**WRITTEN INSTRUCTION**
Pick up the bug report about static noise and freezes on a Ryzen CPU under amd_pstate, and keep writing it from its last sentence.

**DOCUMENT SEGMENT**

Description Christopher Bii 2024-04-06 20:49:02 UTC
Hardware:

AMD Ryzen 9 7900x
Gigabyte b650 aero g
Corsair Dominator Platinum 2x16 6000MHz

Kernel tested on:

6.8.2 Arch
6.8.1 Arch
6.6.9 Debian

Issue:

There has been a static noise coming from my cpu as well as frequent freezes. This is nearly constant and makes the computer impossible to use for long due to the sound.

Remedy:

I have found the issue to disappear completely while using the passive driver provided by amd_pstate. The scaling driver must be set to schedutil. This completely mitigates the issue.
kernel flags: amd_pstate=passive cpufreq.default_governor=schedutil

Suspicions:

I suspect the power management implementation used by amd_pstate_epp to be causing this issue. There is a async param found inside /sys/devices/system/cpu/power that is always set to false whenever amd_pstate_epp is used. My intuition tells me this must be what holds up the system at times while changing c_states or something.

**DATA EXTRACT**

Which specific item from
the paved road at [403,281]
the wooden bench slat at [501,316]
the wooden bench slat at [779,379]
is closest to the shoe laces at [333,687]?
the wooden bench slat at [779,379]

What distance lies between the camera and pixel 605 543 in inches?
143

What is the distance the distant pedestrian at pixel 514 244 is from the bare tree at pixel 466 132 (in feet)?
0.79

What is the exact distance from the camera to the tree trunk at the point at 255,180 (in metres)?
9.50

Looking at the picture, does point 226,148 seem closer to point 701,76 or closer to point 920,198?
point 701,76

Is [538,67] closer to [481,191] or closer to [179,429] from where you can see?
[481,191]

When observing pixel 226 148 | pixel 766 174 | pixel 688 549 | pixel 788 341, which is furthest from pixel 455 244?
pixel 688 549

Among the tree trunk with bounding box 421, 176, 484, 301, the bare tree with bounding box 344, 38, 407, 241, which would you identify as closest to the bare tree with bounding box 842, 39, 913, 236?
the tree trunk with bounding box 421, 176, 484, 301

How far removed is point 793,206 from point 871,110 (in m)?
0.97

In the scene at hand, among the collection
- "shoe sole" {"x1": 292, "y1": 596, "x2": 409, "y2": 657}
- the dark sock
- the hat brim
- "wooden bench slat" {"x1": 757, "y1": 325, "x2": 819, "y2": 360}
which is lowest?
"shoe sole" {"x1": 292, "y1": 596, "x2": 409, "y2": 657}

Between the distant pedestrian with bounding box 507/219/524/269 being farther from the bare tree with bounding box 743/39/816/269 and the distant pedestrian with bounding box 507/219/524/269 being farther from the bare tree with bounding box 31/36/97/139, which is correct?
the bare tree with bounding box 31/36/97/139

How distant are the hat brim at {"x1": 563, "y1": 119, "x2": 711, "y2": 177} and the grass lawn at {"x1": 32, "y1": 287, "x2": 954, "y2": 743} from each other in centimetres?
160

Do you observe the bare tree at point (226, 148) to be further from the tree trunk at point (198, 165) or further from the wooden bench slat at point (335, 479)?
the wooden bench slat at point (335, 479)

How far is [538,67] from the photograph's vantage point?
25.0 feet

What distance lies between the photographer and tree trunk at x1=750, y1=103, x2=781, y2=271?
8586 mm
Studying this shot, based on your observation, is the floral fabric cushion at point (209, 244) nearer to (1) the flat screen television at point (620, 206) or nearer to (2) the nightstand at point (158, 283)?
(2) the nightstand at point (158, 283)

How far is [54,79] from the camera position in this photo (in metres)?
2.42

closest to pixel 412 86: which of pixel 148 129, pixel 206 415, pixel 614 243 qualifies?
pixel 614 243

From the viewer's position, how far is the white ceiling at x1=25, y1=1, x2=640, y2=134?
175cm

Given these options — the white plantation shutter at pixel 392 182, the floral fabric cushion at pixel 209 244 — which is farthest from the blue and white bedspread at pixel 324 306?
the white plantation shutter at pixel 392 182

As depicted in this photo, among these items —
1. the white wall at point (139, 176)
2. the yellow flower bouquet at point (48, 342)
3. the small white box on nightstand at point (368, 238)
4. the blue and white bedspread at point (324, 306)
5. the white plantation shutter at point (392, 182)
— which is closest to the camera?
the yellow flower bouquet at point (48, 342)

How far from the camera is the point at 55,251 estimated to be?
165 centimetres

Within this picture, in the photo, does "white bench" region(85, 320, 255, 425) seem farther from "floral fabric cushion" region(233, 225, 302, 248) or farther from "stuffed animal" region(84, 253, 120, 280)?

**RESPONSE**
Extra:

I have seen alot of talk surrounding the fTPM and issues around it but I cannot related these two observations together, hence why I am opening a new issue. If this is not the right way to go about it mybad, this is my first bug report.
Comment 1 Artem S. Tashkinov 2024-04-07 11:21:01 UTC
This is extremely unlikely to be caused by the CPU driver.

Please try resetting your BIOS settings and not using any XMP memory profiles first.
Comment 2 Christopher Bii 2024-04-07 18:11:03 UTC
(In reply to Artem S. Tashkinov from comment #1)
> This is extremely unlikely to be caused by the CPU driver.
> 
> Please try resetting your BIOS settings and not using any XMP memory
> profiles first.

Few things I have done:

- Reset bios to defaults
- Updated Bios
- Downgraded bios
- Disable xmp profile
- Set/unset typical idle usage
- Tweaked nearly every setting in the bios over 2 weeks
- Replaced motherboard
- Replaced ram

Kernel params passed:

no_rcucbs=0-$numcores
idle=nomwait
iommu=soft
acpi=off

Absolutely nothing worked.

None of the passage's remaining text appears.